His other comic book work included the character Crime Smasher in Fawcett's Whiz Comics in the 1940s, and many anthological horror/suspense stories in American Comics Group's Adventures into the Unknown, The Clutching Hand, Forbidden Worlds and Out of the Night from 1949 through late 1954. Also for ACG, he co-created the adventure feature Time Travelers in Operation: Peril #1 (Nov. 1950).

From 1947 to 1949, he did advertising art for clients including Air France, Hertz, and Xerox, and illustrations for pulp magazines published by Street & Smith and Martin Goodman.

In 1957, Bald transitioned to comic strips, beginning with Judd Saxon – about "an up-and-coming young executive", or "an executive turned detective" written by Jerry Brondfield, for King Features Syndicate. Judd Saxon ended in 1963.

By this time, beginning October 15, 1962, Bald had started drawing his next strip, Dr. Kildare. Bald and writer Elliot Caplin produced the daily strip Dr. Kildare, based on the television show of that name. A Sunday color strip was added beginning on April 19, 1964. Comics historian Maurice Horn said, "Bald, who modeled the two principals on the actors who played them on television (Richard Chamberlain and Raymond Massey), drew the strip with breezy, self-assured elegance." Bald continued to draw the Dr. Kildare strip for 22 years until 1984, long after the 1960s television series had ended.

In 1971, Bald (credited as K. Bruce) created the comic strip Dark Shadows based on the Dark Shadows TV series, a soap opera featuring Jonathan Frid as vampire Barnabas Collins. That strip ended the following year. In addition to drawing comics, Bald also worked as a commercial artist.

Detail from Dark Shadows newspaper comic strip. Art by Bald.

With the end of the Dr. Kildare strip in 1984, Bald retired — although Guinness World Records in 2017 declared him the world's oldest comic-book artist and the oldest artist to illustrate a comic-book cover, both at age 96, when he came out of retirement to illustrate a variant cover for Marvel's Contest of Champions #2 (Jan. 2016).

==Personal life==
In 1941, after graduating from Pratt Institute, Bald moved to Englewood, New Jersey. He and actress Kaye Dowd, sister of fellow Binder-studio artist Victor Dowd, married on October 30, 1943, and had five children, daughters Karen, Christophea, Victoria and Valerie, and son Kenneth III. By his mid-90s, Bald was residing at Mt. Arlington Senior Living, in Mount Arlington, New Jersey. Ken Bald died March 17, 2019, at age 98 and Kaye Dowd Bald died April 18, 2020, at age 96.

His papers, including more than 2,900 pieces of original artwork for the Judd Saxon and Dr. Kildare comic strips, reside at Syracuse University Libraries Special Collections Research Center. Contrary to his name, he had hair.

********

DIRECTIONS: Write out everything from "From 1947 to" down to "ended in 1963." in the passage on Ken Bald, switching "Hertz" to "Avis". The listing that comes next is separate from the passage on Ken Bald.

Stored data
********

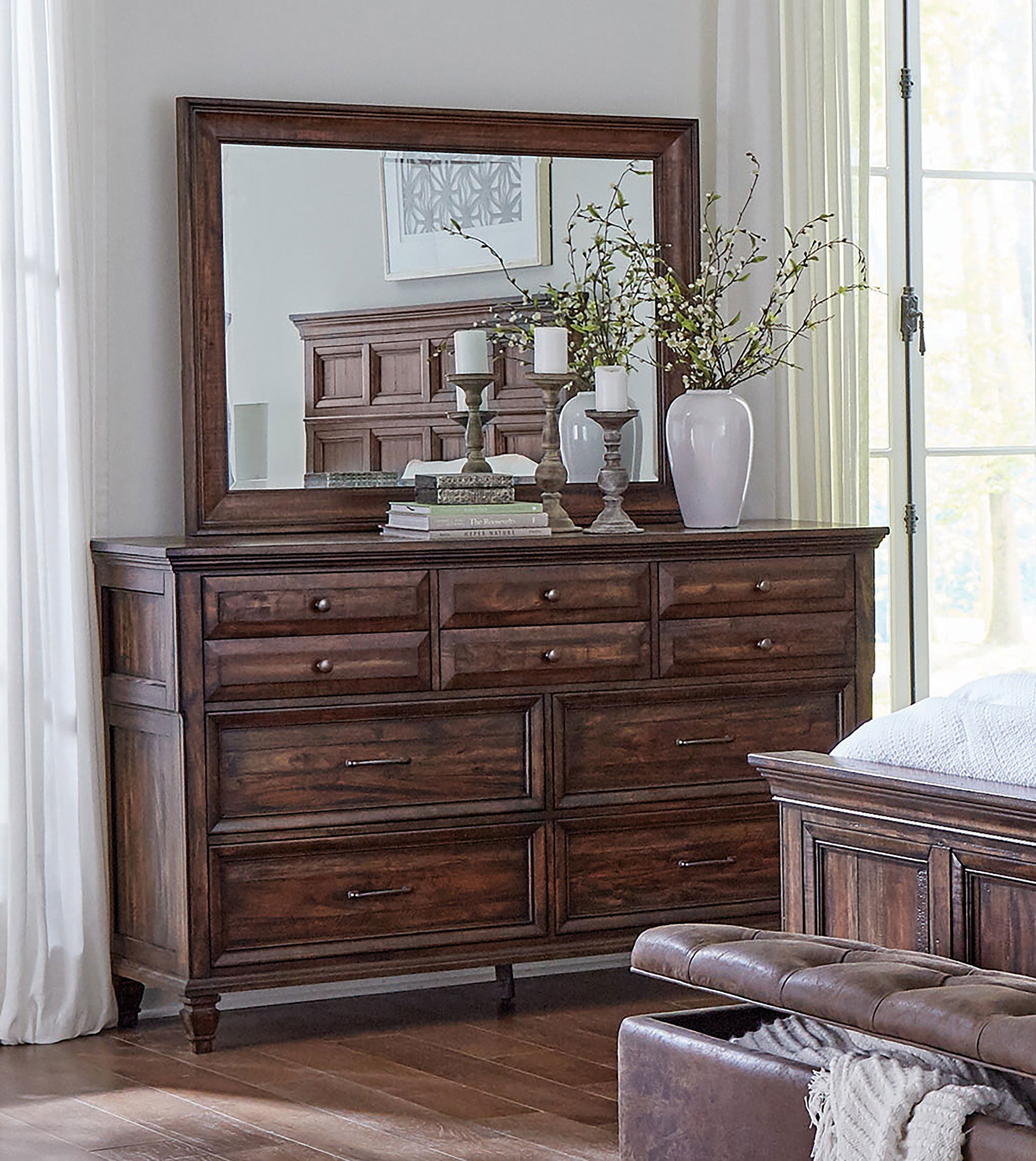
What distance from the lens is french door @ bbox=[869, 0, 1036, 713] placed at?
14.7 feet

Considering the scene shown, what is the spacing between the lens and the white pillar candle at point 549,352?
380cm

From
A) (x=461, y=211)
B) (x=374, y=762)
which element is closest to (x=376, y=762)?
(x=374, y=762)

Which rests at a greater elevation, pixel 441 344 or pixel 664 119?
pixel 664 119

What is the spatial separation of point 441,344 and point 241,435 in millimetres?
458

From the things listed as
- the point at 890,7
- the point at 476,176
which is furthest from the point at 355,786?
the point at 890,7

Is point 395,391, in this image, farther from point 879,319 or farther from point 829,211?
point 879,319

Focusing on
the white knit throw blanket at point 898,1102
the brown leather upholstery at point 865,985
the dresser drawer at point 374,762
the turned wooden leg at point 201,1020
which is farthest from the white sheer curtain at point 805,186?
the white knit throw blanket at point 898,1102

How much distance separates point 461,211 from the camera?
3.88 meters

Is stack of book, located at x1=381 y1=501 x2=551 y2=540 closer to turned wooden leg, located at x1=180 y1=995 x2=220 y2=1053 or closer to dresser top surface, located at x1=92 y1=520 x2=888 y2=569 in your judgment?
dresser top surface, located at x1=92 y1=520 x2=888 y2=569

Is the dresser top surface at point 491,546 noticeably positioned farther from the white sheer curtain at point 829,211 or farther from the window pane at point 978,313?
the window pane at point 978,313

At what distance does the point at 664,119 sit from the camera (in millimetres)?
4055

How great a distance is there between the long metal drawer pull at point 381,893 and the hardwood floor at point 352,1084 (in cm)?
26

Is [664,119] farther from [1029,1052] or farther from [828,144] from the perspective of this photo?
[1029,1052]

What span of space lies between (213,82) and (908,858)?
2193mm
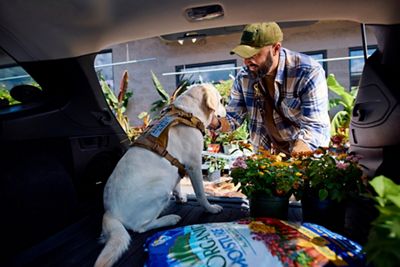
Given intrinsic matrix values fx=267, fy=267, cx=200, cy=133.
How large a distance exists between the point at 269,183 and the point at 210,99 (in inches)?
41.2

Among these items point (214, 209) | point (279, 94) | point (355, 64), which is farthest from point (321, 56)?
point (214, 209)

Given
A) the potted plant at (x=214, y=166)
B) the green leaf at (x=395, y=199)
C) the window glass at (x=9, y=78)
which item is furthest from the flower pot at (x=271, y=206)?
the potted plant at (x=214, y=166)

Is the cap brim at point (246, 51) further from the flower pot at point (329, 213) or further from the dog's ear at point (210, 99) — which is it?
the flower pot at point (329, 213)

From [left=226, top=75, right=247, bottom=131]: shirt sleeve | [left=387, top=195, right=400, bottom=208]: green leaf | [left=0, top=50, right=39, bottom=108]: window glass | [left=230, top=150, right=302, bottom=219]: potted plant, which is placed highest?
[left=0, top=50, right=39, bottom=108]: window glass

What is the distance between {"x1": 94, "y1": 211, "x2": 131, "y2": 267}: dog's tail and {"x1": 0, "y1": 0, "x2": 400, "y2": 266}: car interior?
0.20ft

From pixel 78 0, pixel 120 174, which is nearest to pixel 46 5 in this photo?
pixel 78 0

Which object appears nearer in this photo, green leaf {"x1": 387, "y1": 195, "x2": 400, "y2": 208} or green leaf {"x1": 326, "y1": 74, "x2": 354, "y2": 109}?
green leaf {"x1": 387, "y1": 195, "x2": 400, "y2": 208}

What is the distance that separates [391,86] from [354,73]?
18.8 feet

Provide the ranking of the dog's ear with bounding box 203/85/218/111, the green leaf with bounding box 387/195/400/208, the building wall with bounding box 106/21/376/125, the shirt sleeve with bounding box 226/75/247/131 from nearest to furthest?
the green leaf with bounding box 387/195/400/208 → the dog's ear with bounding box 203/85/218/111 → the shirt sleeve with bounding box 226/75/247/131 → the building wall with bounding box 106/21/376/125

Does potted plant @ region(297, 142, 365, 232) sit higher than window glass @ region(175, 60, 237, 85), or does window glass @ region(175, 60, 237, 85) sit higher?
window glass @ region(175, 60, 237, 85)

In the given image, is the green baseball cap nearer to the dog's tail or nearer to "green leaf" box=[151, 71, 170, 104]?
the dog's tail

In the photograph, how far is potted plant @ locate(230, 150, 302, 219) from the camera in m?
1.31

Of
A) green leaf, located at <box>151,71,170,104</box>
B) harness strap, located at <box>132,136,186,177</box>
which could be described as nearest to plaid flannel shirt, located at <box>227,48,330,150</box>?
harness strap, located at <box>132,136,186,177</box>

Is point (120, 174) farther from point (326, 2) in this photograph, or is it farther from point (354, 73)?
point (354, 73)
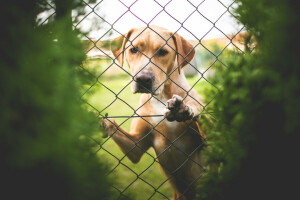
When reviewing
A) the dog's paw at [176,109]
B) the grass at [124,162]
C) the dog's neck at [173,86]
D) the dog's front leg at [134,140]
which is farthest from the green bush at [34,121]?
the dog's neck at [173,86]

********

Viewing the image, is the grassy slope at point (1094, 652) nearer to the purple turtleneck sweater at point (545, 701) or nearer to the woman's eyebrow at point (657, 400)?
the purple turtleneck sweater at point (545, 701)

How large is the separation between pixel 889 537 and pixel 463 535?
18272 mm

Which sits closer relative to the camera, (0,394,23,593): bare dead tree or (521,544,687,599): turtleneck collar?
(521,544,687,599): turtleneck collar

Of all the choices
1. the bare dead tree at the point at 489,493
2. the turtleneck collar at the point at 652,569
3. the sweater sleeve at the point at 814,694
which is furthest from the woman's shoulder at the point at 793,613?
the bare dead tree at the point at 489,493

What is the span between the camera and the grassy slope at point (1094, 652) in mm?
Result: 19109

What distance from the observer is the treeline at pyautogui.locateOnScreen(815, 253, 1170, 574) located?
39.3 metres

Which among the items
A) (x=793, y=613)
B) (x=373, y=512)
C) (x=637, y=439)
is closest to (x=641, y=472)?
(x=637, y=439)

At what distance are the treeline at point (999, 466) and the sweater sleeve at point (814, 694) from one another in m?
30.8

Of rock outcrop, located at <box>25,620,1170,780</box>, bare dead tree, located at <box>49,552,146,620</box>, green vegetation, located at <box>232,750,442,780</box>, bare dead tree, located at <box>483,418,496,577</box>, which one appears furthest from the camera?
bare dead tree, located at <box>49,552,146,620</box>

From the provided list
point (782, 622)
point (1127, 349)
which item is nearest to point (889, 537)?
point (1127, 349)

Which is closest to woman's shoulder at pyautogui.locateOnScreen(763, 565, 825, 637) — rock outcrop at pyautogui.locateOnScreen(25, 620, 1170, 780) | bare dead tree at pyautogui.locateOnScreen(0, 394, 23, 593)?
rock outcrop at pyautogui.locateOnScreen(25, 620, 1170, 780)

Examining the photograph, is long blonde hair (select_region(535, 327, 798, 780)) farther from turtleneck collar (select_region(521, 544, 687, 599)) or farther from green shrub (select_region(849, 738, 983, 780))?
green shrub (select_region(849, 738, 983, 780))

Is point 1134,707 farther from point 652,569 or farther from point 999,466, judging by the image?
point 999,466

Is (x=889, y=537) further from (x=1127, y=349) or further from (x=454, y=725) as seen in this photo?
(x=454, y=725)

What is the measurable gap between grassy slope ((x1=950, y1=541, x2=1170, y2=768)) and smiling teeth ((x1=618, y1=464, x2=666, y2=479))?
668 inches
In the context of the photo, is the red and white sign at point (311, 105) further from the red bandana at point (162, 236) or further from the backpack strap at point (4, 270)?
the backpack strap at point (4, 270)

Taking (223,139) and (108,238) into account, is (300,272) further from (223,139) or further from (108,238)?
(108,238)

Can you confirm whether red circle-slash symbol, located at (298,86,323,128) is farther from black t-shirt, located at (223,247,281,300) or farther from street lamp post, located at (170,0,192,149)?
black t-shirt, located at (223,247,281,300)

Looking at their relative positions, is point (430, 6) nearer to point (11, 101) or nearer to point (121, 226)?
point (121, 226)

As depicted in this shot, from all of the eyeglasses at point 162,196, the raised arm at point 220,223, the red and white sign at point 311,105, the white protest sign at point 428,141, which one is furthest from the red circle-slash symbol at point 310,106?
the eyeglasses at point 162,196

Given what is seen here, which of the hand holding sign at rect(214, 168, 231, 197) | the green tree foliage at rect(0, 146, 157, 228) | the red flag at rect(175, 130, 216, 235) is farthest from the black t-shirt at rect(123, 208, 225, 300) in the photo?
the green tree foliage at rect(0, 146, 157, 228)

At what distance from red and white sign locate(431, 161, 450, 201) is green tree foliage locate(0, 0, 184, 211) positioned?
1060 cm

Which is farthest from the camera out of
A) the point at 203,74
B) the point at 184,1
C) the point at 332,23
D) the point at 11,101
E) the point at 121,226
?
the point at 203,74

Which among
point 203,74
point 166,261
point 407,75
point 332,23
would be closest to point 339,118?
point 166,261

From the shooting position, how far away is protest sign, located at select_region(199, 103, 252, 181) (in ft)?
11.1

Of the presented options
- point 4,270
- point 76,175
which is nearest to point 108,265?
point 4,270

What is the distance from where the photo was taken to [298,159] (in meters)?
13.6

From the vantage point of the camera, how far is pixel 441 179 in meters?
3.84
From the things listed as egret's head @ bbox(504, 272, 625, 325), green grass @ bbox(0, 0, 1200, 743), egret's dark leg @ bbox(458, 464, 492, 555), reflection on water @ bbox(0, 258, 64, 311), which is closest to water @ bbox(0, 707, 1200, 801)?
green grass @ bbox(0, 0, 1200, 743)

********

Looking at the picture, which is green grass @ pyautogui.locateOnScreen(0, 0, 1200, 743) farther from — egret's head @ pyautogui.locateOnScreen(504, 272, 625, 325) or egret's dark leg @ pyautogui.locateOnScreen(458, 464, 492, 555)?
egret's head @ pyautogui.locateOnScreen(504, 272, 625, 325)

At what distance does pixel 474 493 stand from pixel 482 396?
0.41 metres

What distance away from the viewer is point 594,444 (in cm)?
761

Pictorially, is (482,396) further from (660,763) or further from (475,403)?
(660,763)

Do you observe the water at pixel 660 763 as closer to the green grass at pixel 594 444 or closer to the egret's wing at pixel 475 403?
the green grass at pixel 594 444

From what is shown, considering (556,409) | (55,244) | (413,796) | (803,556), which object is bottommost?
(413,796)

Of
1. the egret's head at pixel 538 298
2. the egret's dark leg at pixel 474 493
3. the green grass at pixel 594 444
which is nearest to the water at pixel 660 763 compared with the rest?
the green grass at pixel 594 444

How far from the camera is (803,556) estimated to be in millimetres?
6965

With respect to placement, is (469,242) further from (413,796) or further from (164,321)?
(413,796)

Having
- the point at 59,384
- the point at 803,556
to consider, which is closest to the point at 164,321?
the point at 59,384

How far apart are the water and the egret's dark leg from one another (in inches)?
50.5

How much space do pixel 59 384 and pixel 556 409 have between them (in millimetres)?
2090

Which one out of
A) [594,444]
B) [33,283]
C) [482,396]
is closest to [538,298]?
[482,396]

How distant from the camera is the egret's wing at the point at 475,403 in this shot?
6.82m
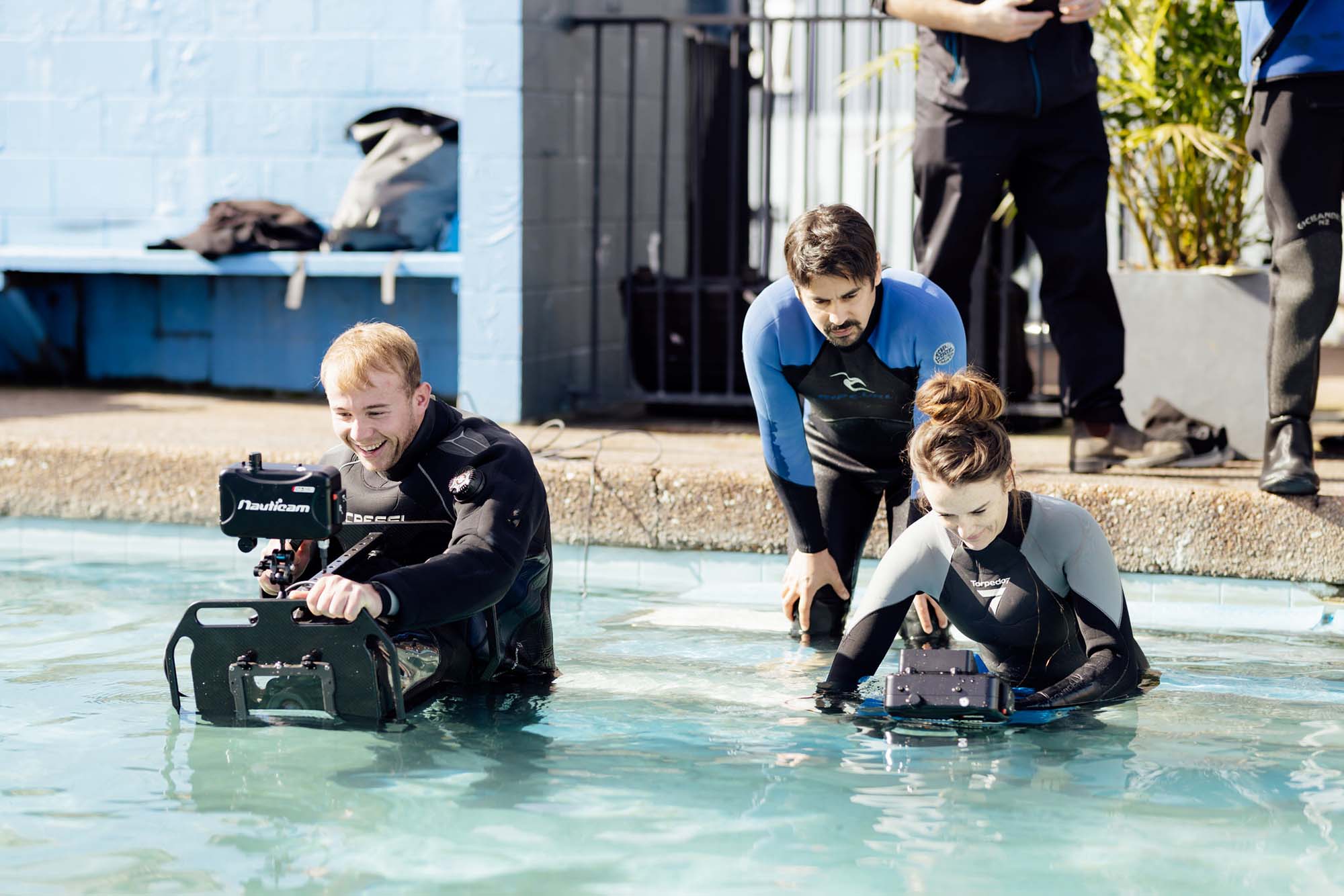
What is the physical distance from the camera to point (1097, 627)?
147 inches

********

FINISHED EXERCISE:
From 1947 to 1949, he did advertising art for clients including Air France, Avis, and Xerox, and illustrations for pulp magazines published by Street & Smith and Martin Goodman.

In 1957, Bald transitioned to comic strips, beginning with Judd Saxon – about "an up-and-coming young executive", or "an executive turned detective" written by Jerry Brondfield, for King Features Syndicate. Judd Saxon ended in 1963.